## BEGIN Data entries

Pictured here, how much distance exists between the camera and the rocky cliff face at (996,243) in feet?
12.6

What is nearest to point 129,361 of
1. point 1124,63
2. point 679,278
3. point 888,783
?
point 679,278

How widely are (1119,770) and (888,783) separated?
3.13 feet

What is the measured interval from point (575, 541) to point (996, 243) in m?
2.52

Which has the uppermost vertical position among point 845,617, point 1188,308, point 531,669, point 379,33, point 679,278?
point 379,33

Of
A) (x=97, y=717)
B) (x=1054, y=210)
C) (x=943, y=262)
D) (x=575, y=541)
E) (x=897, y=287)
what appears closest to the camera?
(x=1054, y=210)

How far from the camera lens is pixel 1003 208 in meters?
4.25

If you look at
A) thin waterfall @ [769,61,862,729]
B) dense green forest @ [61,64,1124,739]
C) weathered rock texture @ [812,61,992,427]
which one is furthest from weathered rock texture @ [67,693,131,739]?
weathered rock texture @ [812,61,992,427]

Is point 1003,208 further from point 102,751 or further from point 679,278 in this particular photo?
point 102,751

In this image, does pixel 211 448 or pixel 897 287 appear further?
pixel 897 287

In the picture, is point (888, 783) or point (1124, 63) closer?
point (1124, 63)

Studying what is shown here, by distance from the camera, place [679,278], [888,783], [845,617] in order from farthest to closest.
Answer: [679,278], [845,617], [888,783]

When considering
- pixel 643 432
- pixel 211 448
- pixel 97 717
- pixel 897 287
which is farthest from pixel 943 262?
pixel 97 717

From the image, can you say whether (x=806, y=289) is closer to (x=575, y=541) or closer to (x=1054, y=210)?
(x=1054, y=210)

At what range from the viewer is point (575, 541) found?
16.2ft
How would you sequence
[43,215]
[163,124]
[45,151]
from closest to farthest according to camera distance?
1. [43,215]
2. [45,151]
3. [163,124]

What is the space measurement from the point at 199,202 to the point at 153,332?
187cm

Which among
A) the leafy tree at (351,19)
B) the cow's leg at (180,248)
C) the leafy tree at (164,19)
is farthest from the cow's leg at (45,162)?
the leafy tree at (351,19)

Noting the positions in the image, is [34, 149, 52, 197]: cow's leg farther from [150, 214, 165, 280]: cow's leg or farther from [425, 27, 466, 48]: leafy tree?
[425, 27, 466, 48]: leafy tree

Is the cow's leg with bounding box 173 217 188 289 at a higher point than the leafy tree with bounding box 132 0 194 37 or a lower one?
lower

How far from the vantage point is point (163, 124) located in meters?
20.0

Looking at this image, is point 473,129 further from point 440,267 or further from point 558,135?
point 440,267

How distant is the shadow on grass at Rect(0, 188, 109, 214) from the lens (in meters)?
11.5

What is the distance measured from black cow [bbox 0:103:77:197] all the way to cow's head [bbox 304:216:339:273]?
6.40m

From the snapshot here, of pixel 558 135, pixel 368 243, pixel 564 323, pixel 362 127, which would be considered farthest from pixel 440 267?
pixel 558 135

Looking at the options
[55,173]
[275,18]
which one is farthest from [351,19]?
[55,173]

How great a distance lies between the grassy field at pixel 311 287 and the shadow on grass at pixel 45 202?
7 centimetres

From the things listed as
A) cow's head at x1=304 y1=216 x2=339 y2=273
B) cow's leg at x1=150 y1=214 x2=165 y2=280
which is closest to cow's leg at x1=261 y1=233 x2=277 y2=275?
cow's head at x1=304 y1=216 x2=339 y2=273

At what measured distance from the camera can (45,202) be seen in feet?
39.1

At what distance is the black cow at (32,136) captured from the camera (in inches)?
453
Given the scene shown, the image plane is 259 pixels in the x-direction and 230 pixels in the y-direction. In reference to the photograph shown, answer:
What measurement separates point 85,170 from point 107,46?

## END Data entries

• _The request_: Rewrite the material above, swapping every "camera" for "viewer" and leaving everything else unchanged.

• _Right answer_:
Pictured here, how much distance exists between the viewer and the rocky cliff face at (996,243) in feet?
12.6

What is nearest to point 129,361 of
1. point 1124,63
2. point 679,278
3. point 888,783
?
point 679,278

How widely are (1119,770) and (888,783) separated?
3.13 feet

What is the measured interval from point (575, 541) to point (996, 243) in m?
2.52

Which has the uppermost vertical position among point 845,617, point 1188,308, point 531,669, point 379,33, point 679,278?
point 379,33

Of
A) (x=97, y=717)
B) (x=1054, y=210)
C) (x=943, y=262)
D) (x=575, y=541)
E) (x=897, y=287)
what appears closest to the viewer?
(x=1054, y=210)

How far from the viewer lens is pixel 1003 208 in meters?
4.25

If you look at
A) thin waterfall @ [769,61,862,729]
B) dense green forest @ [61,64,1124,739]
C) weathered rock texture @ [812,61,992,427]
which one is furthest from weathered rock texture @ [67,693,131,739]?
weathered rock texture @ [812,61,992,427]

Is point 1003,208 further from point 102,751 or further from point 679,278 in this particular photo?
point 102,751

In this image, does pixel 211 448 or pixel 897 287 appear further?
pixel 897 287

In the picture, is point (888, 783) or point (1124, 63) closer?
point (1124, 63)

Studying what is shown here, by distance from the viewer, place [679,278], [888,783], [845,617] in order from farthest to closest.
Answer: [679,278], [845,617], [888,783]

When considering
- pixel 643 432
- pixel 211 448
- pixel 97 717
- pixel 897 287
which is farthest from pixel 943 262?
pixel 97 717

From the image, can you say whether (x=806, y=289) is closer to (x=575, y=541) or closer to (x=1054, y=210)?
(x=1054, y=210)

At what range from the viewer is point (575, 541) found?
16.2ft
How would you sequence
[43,215]
[163,124]
[45,151]
from closest to farthest according to viewer distance?
1. [43,215]
2. [45,151]
3. [163,124]

What is the space measurement from the point at 199,202 to the point at 153,332?
187cm

Which among
A) the leafy tree at (351,19)
B) the cow's leg at (180,248)
C) the leafy tree at (164,19)
is farthest from the cow's leg at (45,162)?
the leafy tree at (351,19)

Noting the positions in the image, is [34, 149, 52, 197]: cow's leg farther from [150, 214, 165, 280]: cow's leg or farther from [425, 27, 466, 48]: leafy tree?
[425, 27, 466, 48]: leafy tree

Is the cow's leg with bounding box 173 217 188 289 at a higher point than the leafy tree with bounding box 132 0 194 37 or a lower one?
lower

How far from the vantage point is point (163, 124) located in meters?
20.0

Looking at this image, is point 473,129 further from point 440,267 or further from point 558,135?
point 440,267

How distant is the shadow on grass at Rect(0, 188, 109, 214) from the lens (in meters)?
11.5

What is the distance measured from black cow [bbox 0:103:77:197] all the way to cow's head [bbox 304:216:339:273]?
6.40m

From the snapshot here, of pixel 558 135, pixel 368 243, pixel 564 323, pixel 362 127, which would be considered farthest from pixel 440 267?
pixel 558 135

Looking at the options
[55,173]
[275,18]
which one is farthest from [351,19]?
[55,173]

How great a distance lies between the grassy field at pixel 311 287 and the shadow on grass at pixel 45 202?
7 centimetres

From the things listed as
A) cow's head at x1=304 y1=216 x2=339 y2=273
B) cow's leg at x1=150 y1=214 x2=165 y2=280
which is closest to cow's leg at x1=261 y1=233 x2=277 y2=275?
cow's head at x1=304 y1=216 x2=339 y2=273

At what measured distance from the viewer can (45,202) be seen in feet?
39.1

At what distance is the black cow at (32,136) captured from the viewer (in inches)?
453
Given the scene shown, the image plane is 259 pixels in the x-direction and 230 pixels in the y-direction. In reference to the photograph shown, answer:
What measurement separates point 85,170 from point 107,46?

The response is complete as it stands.